Lo scontro in atto sulla questione elettrica ripropone un problema fondamentale nei rapporti tra autorità di regolazione, potere politico ed imprese.
Per recepire le pur modeste liberalizzazioni del mercato dell’energia richieste da Bruxelles, l’Autorità per l’energia ha fatto le sue proposte, l’Antitrust ha bocciato lo schema del Governo, il sindacato ha bocciato entrambe: ci si potevano attendere svolgimenti più costruttivi, ma siamo ancora nella fisiologia.
Quando invece il Presidente di una commissione parlamentare, parlando in una seduta con pubblicità dei lavori, esplicitamente accusa l’Autorità per l’energia elettrica – come ha fatto mercoledì il sen. Caponi – di avere travalicato i propri poteri, nel merito e nel metodo, allora siamo in presenza di un salto di livello: non è più confronto tra opinioni, è scontro tra poteri, è conflitto tra le istituzioni sulle competenze.
Le autorità di settore per legge devono essere istituite prima di privatizzare. Per questo Filippo Cavazzuti presentò nel 1993 una proposta di legge quadro, poi da me accompagnata in un tribolatissimo iter parlamentare, emendata e difesa, sotto i due governi Berlusconi e Dini.
Eravamo coscienti che in teoria le autorità indipendenti sono soggetti anomali, per il nostro ordinamento amministrativo. Ma eravamo convinti che fossero necessari strumenti “terzi” rispetto a questa amministrazione. Come assicurare l’indipendenza?
Rifiutammo di affermarla in astratto, scegliemmo di ancorarla a procedure operative: i criteri di selezione e di incompatibilità per i suoi membri, i contraddittori tra le parti e la pubblicità degli atti.
L’indipendenza e l’autonomia che volevamo assicurare era sia dai ministeri sia dalle aziende; il cordone ombelicale che volevamo rescindere era quello tra monopolio e ministero. Sono solo passati tre anni e già, alla prima prova impegnativa, lo si vorrebbe dimenticare. Ma se si fosse voluto avere un silenzioso consulente del ministero, c’era bisogno di una legge, di decine di sedute, di centinaia di emendamenti, di quattro passaggi parlamentari?
Il dettato della legge è chiaro: sua finalità è “la promozione delle concorrenza nel settore dei servizi di pubblica utilità”. Le Autorità “in piena autonomia e indipendenza di giudizio…svolgono attività consultiva e di segnalazione al Governo…anche ai fini del recepimento della normativa comunitaria…formulano osservazioni e proposte da trasmettere al Governo e al Parlamento”. E’ esattamente ciò che ha fatto l’Autorità: i rilievi sul merito sono manifestamente infondati.
E’ l’altra accusa, quella di aver reso pubbliche e dato pubblicità alle proprie “osservazioni e proposte” quella che desta le considerazioni politicamente più rilevanti. Tutte le autorità “terze” – di settore, Antitrust, Consob, banche centrali – fondano la propria autonomia e indipendenza sulla trasparenza: rendere espliciti gli obbiettivi, note le procedure, conosciute le deliberazioni.
Le amministrazioni che operano in contesti definiti sono rette da norme generali che stanno per così dire al loro esterno: le autorità indipendenti che devono operare in situazioni non note a priori, devono darsi le proprie regole. Parlare al pubblico è la garanzia della loro indipendenza, farlo solo attraverso atti pubblici è la norma della loro correttezza.

Estratto dei dati:
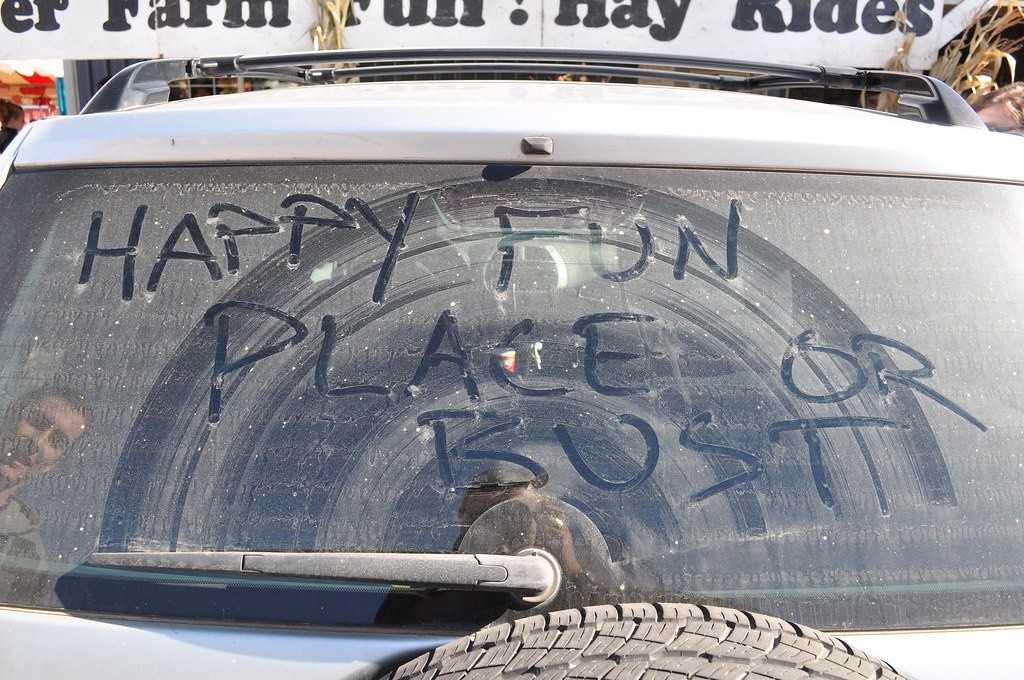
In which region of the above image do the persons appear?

Istruzioni e requisiti:
Riporta senza modifiche, dal brano sull'indipendenza delle autorità di regolazione, tutto il testo che va da "E’ l’altra accusa, quella" giù fino a "conosciute le deliberazioni.". Il materiale è separato dal brano e va considerato a parte.

Soluzione scritta:
E’ l’altra accusa, quella di aver reso pubbliche e dato pubblicità alle proprie “osservazioni e proposte” quella che desta le considerazioni politicamente più rilevanti. Tutte le autorità “terze” – di settore, Antitrust, Consob, banche centrali – fondano la propria autonomia e indipendenza sulla trasparenza: rendere espliciti gli obbiettivi, note le procedure, conosciute le deliberazioni.